GraphQL API Crawler
This guide will explain how to use the
graphql_factory
factory function to automatically introspect, build queries, and scrape GraphQL
APIs, including support for pagination and dependencies.
Defining Your GraphQL Resource
In this example, we will create a GraphQL asset that fetches transactions from
the
Open Collective API.
The API has a transactions query that returns a list of transactions.
The GraphQL factory will introspect the schema, generate queries, extract the relevant data, and return clean assets with minimal configuration.

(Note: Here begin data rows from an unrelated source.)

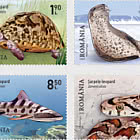 Leopard-Type Animals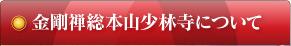 金剛禅総本山少林寺について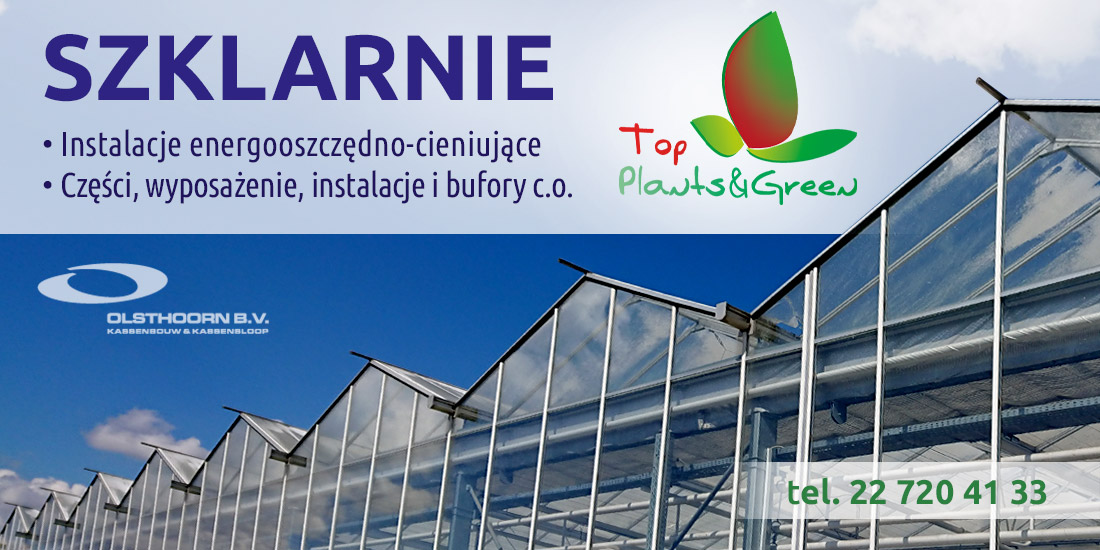 Top Plants
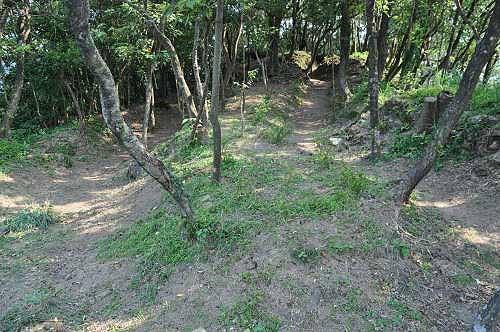 炮台附近的堑壕遗迹。(图片提供:tony)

1. Create the Configuration
The first step is to define a configuration object that describes your GraphQL resource. For the Open Collective transactions example, we set the endpoint URL, define query parameters, and specify a transformation function to extract the data we need.

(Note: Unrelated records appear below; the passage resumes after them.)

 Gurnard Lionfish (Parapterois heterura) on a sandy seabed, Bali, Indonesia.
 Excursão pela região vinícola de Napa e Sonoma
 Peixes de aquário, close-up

from dagster import AssetExecutionContext
from ..factories.graphql import (
GraphQLResourceConfig,
PaginationConfig,
PaginationType,
RetryConfig,
graphql_factory,
)
from ..factories.dlt import dlt_factory
from ..config import DagsterConfig
# Configuration for the main transactions query
config = GraphQLResourceConfig(
name="transactions",
endpoint="https://api.opencollective.com/graphql/v2",
masked_endpoint="***",
target_type="Query",
target_query="transactions",
max_depth=2, # Limit the introspection depth
parameters={
"type": {
"type": "TransactionType!",
"value": "CREDIT",
},
"dateFrom": {
"type": "DateTime!",
"value": "2024-01-01T00:00:00Z",
},
"dateTo": {
"type": "DateTime!",
"value": "2024-12-31T23:59:59Z",
},
},
pagination=PaginationConfig(
type=PaginationType.OFFSET,
page_size=100,
max_pages=5,
rate_limit_seconds=0.5,
offset_field="offset",
limit_field="limit",
total_count_path="totalCount",
),
exclude=["loggedInAccount", "me"], # Exclude unnecessary fields
transform_fn=lambda result: result["transactions"]["nodes"],
retry=RetryConfig(
max_retries=3,
initial_delay=2.0,
max_delay=30.0,
backoff_multiplier=2.0,
jitter=True,
reduce_page_size=True,
min_page_size=10,
page_size_reduction_factor=0.5,
continue_on_failure=False, # Whether to log failures and continue instead of raising
),
enable_chunked_resume=True, # Enable chunked resumability for long-running processes
chunk_gcs_prefix="dlt_chunked_state", # GCS prefix for storing chunked data
checkpoint_field="id", # Field name to use for tracking pagination progress
)
For the full GraphQLResourceConfig spec, see the
source
In this configuration, we define the following fields:
- name: A unique identifier for the dagster asset.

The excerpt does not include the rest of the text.